Oh, It's Nice

Singularly Limitless

I am very slowly making my way through Hanif Abdurraqib's beautiful prose-poetry work There's Always This Year with M. Early in the book Hanif uses the phrase "singularly limitless" to describe the way that the young black fans of a local underdog basketball team felt in the outfits and energy they put on for the games. 1 That phrase has stuck somewhere deep in me.

"Singularly Limitless" is about grasping for moments of freedom: a theme There's Always This Year talks about over and over again. The energy, the outfits, the sport. I see it again in United Skates a documentary about the role of roller skating in black American life. Bodies move across the rink, dancing, moving, flying. Briefly becoming limitless. I nearly jumped off the couch watching the way the skaters in that movie moved. Something deep inside of me yearns to launch towards that full-bodied freedom. I, also, want to fly.
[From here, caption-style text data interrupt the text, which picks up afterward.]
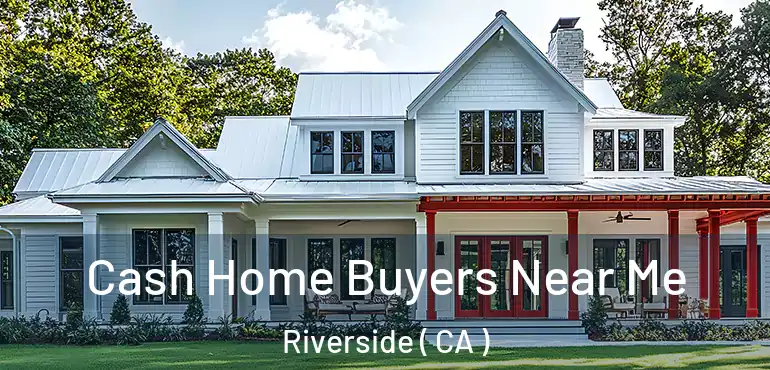  Cash Home Buyers Near Me Riverside ( CA )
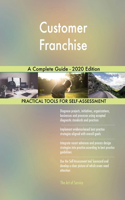 Customer Franchise A Complete Guide - 2020 Edition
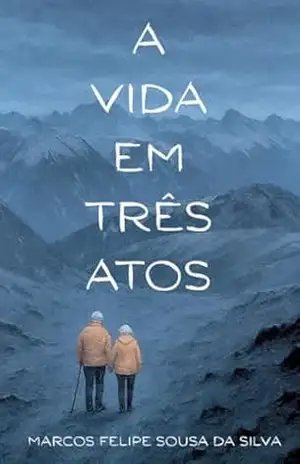 A VIDA EM TRÊS ATOS – Marcos Felipe Sousa da Silva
Both this book and this movie are concerned with black culture in the US, and the ways that bodies find ways to express themselves despite their oppressive conditions. There's so much there that I can't really speak to as a white person. What I can say is: no one is free until we're all free, and ooh does it feel good when we can taste real, true freedom. So good, in fact, that I think about it all the time, moments where I've felt "singularly limitless."

I got on a pair of rollerskates for the first time in years today and as I glided across the floor I felt it: the feeling of flying. The taste of being limitless. My whole body was there, surrounded by so many other bodies, dancing and slipping and skidding and floating.

It took me most of my life to find my way into my body, and now that I'm here, I wont give up this freedom lightly. These moments remind me of what's waiting there when we're free. When we're dancing together, flying together, eating together, praying and crying together. When we're all together, limitless.